上でも話しましたが、警備業法という法律には警報受信から25分以内に現場に到着することが前提とされています。
 
警備員はそれを逆手にとり、本当は10分で着く距離を20分かけて出動したりするわけです。
 
なぜそのようなことをするかというと
 
・出動までの準備に手間取る。
 
・わざと出動を遅らせ警報対応に行く回数を減らす。(その分他の人が行ってくれる
 可能性がある)
 
・警報のキャンセル待ち。
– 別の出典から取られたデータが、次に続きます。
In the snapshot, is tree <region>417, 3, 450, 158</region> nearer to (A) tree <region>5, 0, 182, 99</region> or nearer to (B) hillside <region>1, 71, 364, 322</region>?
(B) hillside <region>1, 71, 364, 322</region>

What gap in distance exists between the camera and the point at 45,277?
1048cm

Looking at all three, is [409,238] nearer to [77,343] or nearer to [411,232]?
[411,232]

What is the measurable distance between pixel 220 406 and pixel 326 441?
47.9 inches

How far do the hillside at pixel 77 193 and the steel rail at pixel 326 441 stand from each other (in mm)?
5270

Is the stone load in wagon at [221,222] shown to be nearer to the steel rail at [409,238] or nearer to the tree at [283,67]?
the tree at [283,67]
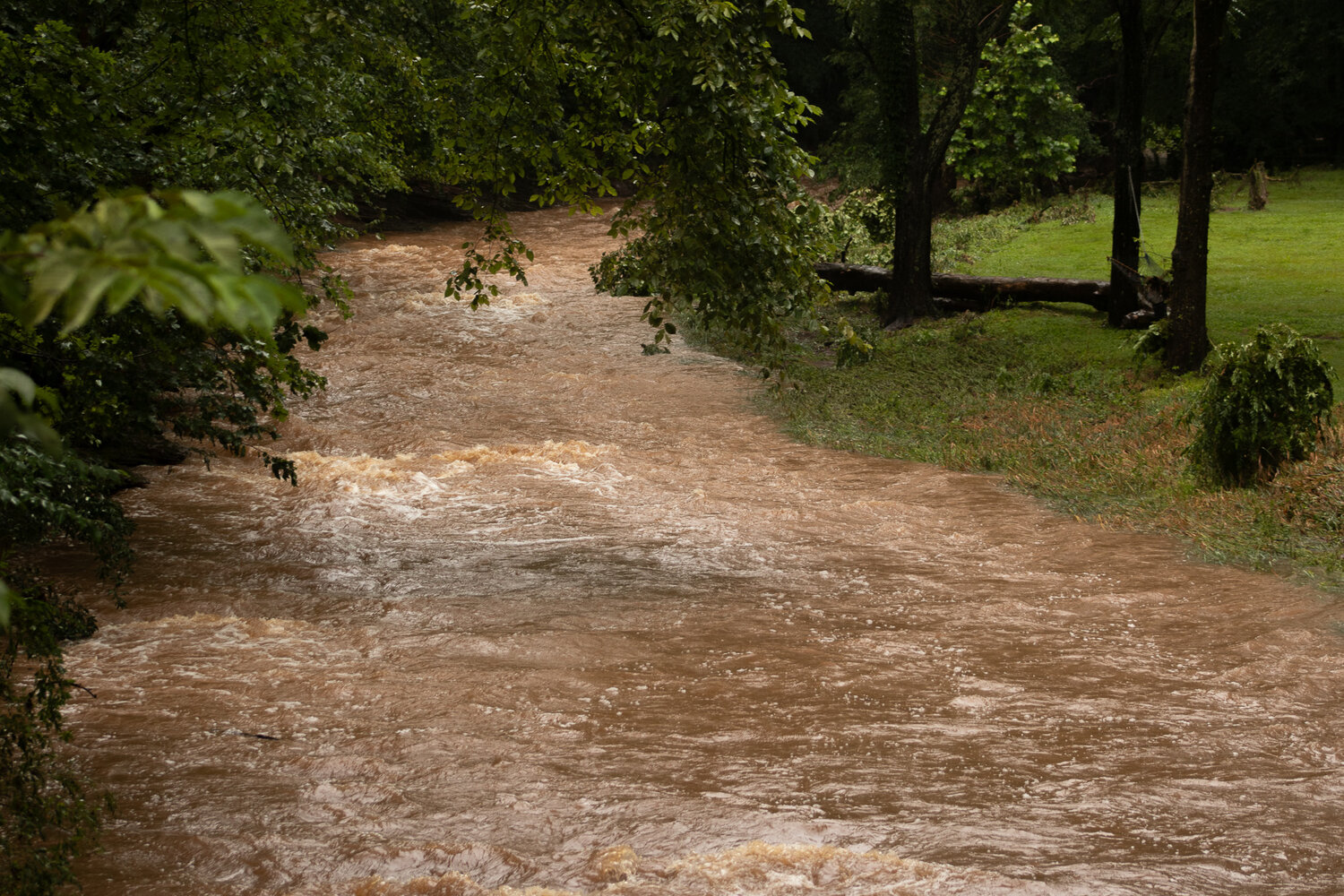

条件によっては 警報がキャンセルになる場合があります。
 
 
など、警備員の怠慢で到着までに時間がかかることも多々あります。
 
これは上の立場の人間の指導力に原因が
 
 
 
どうすれば警備員を早く到着させることができるのか
 
これまで書いたように警備員の到着に時間が遅れる理由は様々です
 
警備員の数に限りがあるので仕方ないといえばそれまでですが、警備会社を利用している側次第で改善できることもあります。
 
それは・・・
 
 
めんどくさいお客さんになること
 
 
別にクレーマーになれってことじゃないですよ。
 
警備会社・警備員にとってここのお客さんの対応は間違うとめんどくさい!
 
と思わせることが大事なんです。
 
 
さて、どのようにすれば急いで来てもらえるのかまとめました。
 
契約時に警備員の待機場所とおおよその到着時間を聞いておくこと
 
 
警備員の到着が遅れて被害が出た場合は保証内容をきちんと聞いて
 おくこと。
 
 警報受信からどのくらい遅れた場合にどのような保証をしてくれるのか。
 
 説明がなかったりいまいちわからない場合はどんどん突っ込みましょう。
 
 営業員にプレッシャーを与えます。
 
 
報告書に警報の受信時間と到着時間を必ず記載してもらう。
 
 これはかなり効果てきめんです。
 
 警報から到着までの時間を把握する為ですが、警備員に「このお客さんは遅れると
 クレームになるかもしれないと思わせることができます。
 
 
警報受信から到着までに25分を過ぎていたらクレームを入れましょう。
 
 法律違反ですのでそれ相応の対応をしてもらえるはずです。
 
 改善されない、または対応がよろしくない場合は公安委員会に伝えてみましょう。
 この法律に対して企業に罰則はありませんが、公安委員会の指導が入ることもあります。
 
 
最後に
 
警備会社は到着までに25分(北海道などは30分のところあり)という決まりがありますがそれはあくまで法律上の問題で、実際にはそんなに時間がかかっていては警備会社と契約しているメリットは半減です。
 
警備会社の車も一般車輌と変わらないことを考慮に入れても平均で12〜15分程度で来てほしいものです。
 
 
もちろん優秀な警備会社・警備員は沢山ありますが、地域性や上司の指導力などで差があります。
 
警備会社も警備員も人です。
商売でやっています。
 
自分の自宅や会社をある程度優遇してほしいなら多少めんどくさいお客さんになるのが1番です。
 
 
以上、元某警備会社の監視センター員が語る、警備員を早く到着させる方法でした。